Tout assuré demandant le versement de capitaux de la caisse de pension se voit immédiatement présenter une facture par l'administration des contributions. Cette charge fiscale peut toutefois être considérablement réduite grâce à une planification avisée.

Sur le versement d'un capital de 400 000 francs, un contribuable de Lausanne devra s'acquitter de 44 400 francs d'impôts, alors qu'à Genève, il ne payera que 33 500 francs sur la même somme. En présence de telles différences, l'idée qui vient immédiatement à l'esprit est d'optimiser la charge fiscale par un déménagement dans un canton dont la fiscalité est plus avantageuse. Cette démarche s'avère particulièrement rentable lorsqu'il s'agit du versement d'un montant élevé. Si un contribuable effectue par exemple un retrait de 800 000 francs, son déménagement de Lausanne à Genève lui permettra d'économiser 30 000 francs environ. Dans le cadre de telles considérations, il conviendra bien entendu de tenir compte du cas particulier du contribuable et du niveau général des coûts du canton de destination, notamment les loyers, le prix de l'immobilier et les primes des caisses d'assurance maladie. Des économies d'impôts sont également réalisables pour les contribuables habitant à l'étranger au moment du versement du capital et ayant déclaré leur départ de la Suisse. Ils sont en effet assujettis non pas à l'impôt sur les prestations en capital mais à l'impôt à la source, dont le taux est généralement inférieur. Les tarifs fiscaux applicables sont ceux en vigueur au siège social de l'établissement de prévoyance. Avant de demander un versement, les contribuables avertis ne manqueront donc pas de transférer leurs avoirs de la caisse de pension dans une fondation de libre passage dont le siège est implanté dans un canton à la fiscalité plus avantageuse (par exemple celui de Schwyz). Attention! Ce transfert n'est possible que jusqu'à l'âge réglementaire de la préretraite selon la caisse de pension.

Echelonner les retraits

Les contribuables qui ne souhaitent pas déménager uniquement du fait des impôts veilleront pour le moins à ne pas effectuer de retraits d'avoirs du pilier 3a et de comptes de libre passage au cours de l'année où ils demandent un versement de capital de la caisse de pension. Les versements effectués au cours d'une même année fiscale sont en effet additionnés et accentuent la progression fiscale. Prenons un exemple. Un couple marié, habitant à Genève, possède deux piliers 3a de 100 000 francs chacun. L'époux souhaite par ailleurs effectuer un retrait de 400 000 francs de sa caisse de pension. Si ces capitaux sont versés aux conjoints au cours d'une même année fiscale, le fisc exigera 53 200 francs d'impôts. Si le couple échelonne en revanche le versement des avoirs de prévoyance sur trois périodes fiscales différentes, il devra s'acquitter de 44 700 francs seulement, soit 8500 francs de moins. Il est à noter que les avoirs relevant de la prévoyance non liée, lesquels doivent figurer dans la déclaration d'impôts, ne sont pas assujettis à l'impôt lors de leur versement. Leur retrait peut donc s'effectuer sans inconvénient la même année que celui des avoirs de la caisse de pension ou du pilier 3a. On ignore cependant pendant combien de temps encore l'optimisation de la fiscalité par l'échelonnement des versements va rester possible. Etant donné leur situation financière très tendue, il est tout à fait envisageable qu'à l'avenir, les cantons procèdent à une imposition cumulée des versements échelonnés d'avoirs de prévoyance.

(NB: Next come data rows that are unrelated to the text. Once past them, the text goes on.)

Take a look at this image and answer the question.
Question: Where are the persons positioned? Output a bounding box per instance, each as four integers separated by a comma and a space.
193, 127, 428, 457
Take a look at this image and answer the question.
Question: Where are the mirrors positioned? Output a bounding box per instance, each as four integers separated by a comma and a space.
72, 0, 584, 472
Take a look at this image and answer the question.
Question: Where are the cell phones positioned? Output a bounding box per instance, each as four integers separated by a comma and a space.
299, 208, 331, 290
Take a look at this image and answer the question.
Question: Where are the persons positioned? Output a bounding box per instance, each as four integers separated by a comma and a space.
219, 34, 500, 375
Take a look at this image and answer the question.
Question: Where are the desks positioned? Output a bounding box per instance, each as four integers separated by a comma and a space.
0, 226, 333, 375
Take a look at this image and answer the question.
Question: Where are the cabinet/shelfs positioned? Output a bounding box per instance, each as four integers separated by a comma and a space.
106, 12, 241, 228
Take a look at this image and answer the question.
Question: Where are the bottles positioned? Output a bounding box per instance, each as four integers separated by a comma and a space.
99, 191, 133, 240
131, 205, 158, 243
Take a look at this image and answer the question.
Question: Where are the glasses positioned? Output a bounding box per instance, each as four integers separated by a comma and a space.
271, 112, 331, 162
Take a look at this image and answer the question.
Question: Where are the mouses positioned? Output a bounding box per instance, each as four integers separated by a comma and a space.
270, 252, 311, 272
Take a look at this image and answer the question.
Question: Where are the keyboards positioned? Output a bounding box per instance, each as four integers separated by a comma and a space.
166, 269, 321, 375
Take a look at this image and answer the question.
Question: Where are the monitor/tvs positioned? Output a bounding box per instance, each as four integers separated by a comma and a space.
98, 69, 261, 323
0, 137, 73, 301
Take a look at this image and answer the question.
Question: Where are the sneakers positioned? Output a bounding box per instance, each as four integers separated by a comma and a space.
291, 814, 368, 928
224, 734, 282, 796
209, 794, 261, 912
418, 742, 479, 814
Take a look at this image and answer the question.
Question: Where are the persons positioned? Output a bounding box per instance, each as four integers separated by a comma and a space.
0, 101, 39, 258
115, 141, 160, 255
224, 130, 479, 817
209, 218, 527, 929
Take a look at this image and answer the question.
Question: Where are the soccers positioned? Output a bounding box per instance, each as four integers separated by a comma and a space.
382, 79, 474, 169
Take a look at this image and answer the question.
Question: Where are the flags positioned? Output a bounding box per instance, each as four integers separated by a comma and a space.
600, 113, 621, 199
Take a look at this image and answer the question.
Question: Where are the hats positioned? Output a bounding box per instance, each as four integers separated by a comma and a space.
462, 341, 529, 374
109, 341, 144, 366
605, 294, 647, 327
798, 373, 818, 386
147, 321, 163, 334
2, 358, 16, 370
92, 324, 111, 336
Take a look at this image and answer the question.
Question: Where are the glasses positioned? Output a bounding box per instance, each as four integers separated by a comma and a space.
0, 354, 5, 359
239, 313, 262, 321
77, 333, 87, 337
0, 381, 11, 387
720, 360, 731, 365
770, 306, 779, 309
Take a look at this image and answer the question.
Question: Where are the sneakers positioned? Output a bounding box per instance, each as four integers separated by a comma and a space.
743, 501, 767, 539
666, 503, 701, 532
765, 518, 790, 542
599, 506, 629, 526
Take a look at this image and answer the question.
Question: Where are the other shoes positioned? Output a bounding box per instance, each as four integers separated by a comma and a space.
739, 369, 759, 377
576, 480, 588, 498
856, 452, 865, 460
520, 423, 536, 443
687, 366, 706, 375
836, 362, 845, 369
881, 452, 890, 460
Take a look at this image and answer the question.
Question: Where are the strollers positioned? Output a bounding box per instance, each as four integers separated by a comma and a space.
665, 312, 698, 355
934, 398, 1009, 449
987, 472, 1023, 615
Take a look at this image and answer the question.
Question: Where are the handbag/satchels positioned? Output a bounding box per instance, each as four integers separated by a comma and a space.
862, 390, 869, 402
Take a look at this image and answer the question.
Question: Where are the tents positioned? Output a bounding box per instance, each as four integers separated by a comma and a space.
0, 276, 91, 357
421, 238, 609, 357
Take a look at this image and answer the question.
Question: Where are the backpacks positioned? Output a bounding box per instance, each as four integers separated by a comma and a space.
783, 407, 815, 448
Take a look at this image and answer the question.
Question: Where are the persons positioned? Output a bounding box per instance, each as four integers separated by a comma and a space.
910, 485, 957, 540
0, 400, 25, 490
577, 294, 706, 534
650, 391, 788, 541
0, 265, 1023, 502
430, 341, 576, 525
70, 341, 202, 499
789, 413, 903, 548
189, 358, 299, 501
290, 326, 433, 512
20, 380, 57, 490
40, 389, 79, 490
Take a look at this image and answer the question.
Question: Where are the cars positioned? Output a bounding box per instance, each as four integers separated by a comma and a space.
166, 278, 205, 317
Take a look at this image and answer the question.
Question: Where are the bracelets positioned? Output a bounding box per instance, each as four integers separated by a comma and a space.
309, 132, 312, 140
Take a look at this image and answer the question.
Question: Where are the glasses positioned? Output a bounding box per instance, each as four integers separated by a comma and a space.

Suppression de «cadeaux fiscaux»

Un moyen important d'optimisation fiscale disparaîtra début 2006 avec l'entrée en vigueur des aspects fiscaux de la 1re révision de la LPP. Tout assuré demandant un versement de capital de la caisse de pension en vue de l'acquisition de la propriété du logement ou de l'amortissement d'une hypothèque ne pourra effectuer de rachats déductibles du revenu imposable qu'à partir du moment où le versement anticipé aura été remboursé en totalité. Les rachats par suite de divorce sont exclus de cette limitation. Les administrations des contributions appliqueront des restrictions plus sévères, que celles existant actuellement, aux personnes effectuant des rachats facultatifs de cotisations auprès des caisses de pension dans le but manifeste d'économiser des impôts. En effet, les prestations acquises par le biais de rachats de cotisations ne pourront plus être sollicitées sous forme de capital qu'après un délai de trois ans, sous peine d'évasion fiscale.